[GIVEN DATA]
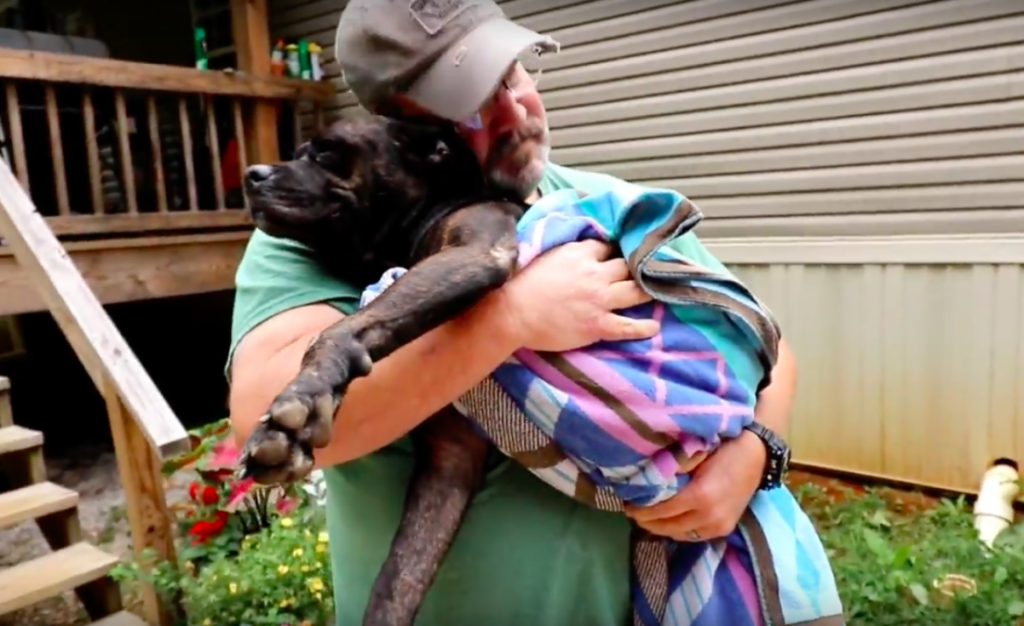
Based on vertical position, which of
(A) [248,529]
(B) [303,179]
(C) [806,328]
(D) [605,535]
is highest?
(B) [303,179]

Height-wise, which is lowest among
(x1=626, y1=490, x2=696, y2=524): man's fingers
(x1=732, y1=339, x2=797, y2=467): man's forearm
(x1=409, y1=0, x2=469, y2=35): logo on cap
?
(x1=626, y1=490, x2=696, y2=524): man's fingers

[EXERCISE GOAL]
Reproduce all the records above with "forearm" replaced by "upper arm" and every other line unchanged. Omit the pictures from the output.

[THE ANSWER]
Based on vertical position, which of
(A) [248,529]
(B) [303,179]
(C) [806,328]
(D) [605,535]
is highest?
(B) [303,179]

Height-wise, which is lowest among
(x1=626, y1=490, x2=696, y2=524): man's fingers
(x1=732, y1=339, x2=797, y2=467): man's upper arm
(x1=409, y1=0, x2=469, y2=35): logo on cap
?
(x1=626, y1=490, x2=696, y2=524): man's fingers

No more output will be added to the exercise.